Rusia telah mengeluarkan peringatan kepada Prancis, yang ingin mengerahkan senjata nuklir di negara-negara Uni Eropa.

Moskow akan menanggapi rencana Prancis yang berencana mengerahkan senjata nuklirnya di negara-negara Eropa yang tidak memiliki senjata nuklir, kata Wakil Menteri Luar Negeri Rusia Alexander Grushko.
“Jelas, militer kita akan terpaksa memberikan perhatian paling besar pada masalah ini dengan memperbarui daftar target prioritas jika terjadi konflik serius,” kata Grushko dalam percakapan dengan RIA Novosti.
Sebagai pengingat, pada tanggal 2 Maret, Presiden Prancis Emmanuel Macron menyatakan bahwa Paris perlu memperkuat doktrin nuklirnya dalam menghadapi ancaman baru. Sebagai tanggapan, ia memerintahkan peningkatan jumlah hulu ledak yang saat ini dimiliki negaranya, yang berjumlah 280.

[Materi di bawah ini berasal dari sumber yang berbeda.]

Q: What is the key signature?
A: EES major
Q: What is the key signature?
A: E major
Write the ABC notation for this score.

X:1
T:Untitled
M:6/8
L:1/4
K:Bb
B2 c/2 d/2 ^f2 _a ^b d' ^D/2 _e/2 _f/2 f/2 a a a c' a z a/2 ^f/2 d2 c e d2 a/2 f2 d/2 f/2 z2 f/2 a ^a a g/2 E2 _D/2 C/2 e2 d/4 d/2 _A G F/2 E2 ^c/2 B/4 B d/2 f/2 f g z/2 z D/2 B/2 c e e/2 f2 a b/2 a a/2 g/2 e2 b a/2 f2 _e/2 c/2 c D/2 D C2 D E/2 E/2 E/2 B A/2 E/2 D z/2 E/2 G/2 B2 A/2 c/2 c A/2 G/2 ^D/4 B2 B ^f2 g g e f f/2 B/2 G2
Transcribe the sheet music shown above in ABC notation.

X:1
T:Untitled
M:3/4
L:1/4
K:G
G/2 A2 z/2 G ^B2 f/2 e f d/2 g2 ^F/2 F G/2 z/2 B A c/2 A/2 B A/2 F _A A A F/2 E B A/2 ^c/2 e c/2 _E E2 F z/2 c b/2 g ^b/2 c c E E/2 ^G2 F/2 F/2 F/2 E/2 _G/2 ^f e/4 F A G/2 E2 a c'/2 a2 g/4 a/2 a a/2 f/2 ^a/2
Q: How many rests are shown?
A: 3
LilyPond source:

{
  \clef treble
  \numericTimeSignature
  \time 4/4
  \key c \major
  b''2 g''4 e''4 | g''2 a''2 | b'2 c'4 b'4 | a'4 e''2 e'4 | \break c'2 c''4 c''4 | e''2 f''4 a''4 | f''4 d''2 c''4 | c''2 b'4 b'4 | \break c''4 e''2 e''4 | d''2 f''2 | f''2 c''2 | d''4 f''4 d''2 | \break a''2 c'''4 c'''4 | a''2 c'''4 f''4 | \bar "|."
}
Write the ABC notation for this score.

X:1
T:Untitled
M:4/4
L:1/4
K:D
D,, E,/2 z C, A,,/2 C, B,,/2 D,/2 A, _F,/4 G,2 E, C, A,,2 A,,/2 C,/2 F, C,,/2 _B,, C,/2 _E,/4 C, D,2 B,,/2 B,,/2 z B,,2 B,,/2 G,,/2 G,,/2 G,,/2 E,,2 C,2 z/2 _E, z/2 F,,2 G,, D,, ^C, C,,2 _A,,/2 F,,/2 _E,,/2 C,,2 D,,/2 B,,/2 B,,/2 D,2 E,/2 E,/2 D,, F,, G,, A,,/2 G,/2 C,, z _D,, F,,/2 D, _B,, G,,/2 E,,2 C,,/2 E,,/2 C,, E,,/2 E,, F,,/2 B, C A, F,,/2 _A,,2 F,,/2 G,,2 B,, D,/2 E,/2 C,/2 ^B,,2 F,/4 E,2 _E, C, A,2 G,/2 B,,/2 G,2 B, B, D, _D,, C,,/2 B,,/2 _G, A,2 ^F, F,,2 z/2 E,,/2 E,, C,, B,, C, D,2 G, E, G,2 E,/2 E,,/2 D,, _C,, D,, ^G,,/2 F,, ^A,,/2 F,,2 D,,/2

Selain itu, ia mencatat bahwa Paris berencana menggunakan persenjataan Prancis untuk melindungi seluruh Eropa.
Sehari kemudian, Paris dan Berlin secara resmi mengumumkan dimulainya kerja sama senjata nuklir. Jerman tidak berencana untuk memiliki persenjataan nuklir sendiri, tetapi akan menerima jaminan dari Prancis bahwa Jerman akan menggunakan hulu ledak tersebut untuk membela diri jika terjadi serangan bersenjata.
Pada saat yang sama, pihak berwenang Finlandia mengumumkan kemungkinan pencabutan larangan saat ini terhadap transit senjata nuklir melalui wilayah negara tersebut.
Kremlin mengomentari inisiatif terbaru tersebut. Menurut Dmitry Peskov, sekretaris pers presiden Rusia, pernyataan seperti itu hanya akan menyebabkan peningkatan ketegangan di Eropa. Pengerahan senjata nuklir di Finlandia akan mengancam Rusia, yang akan mengambil tindakan yang diperlukan sebagai tanggapan, tambahnya.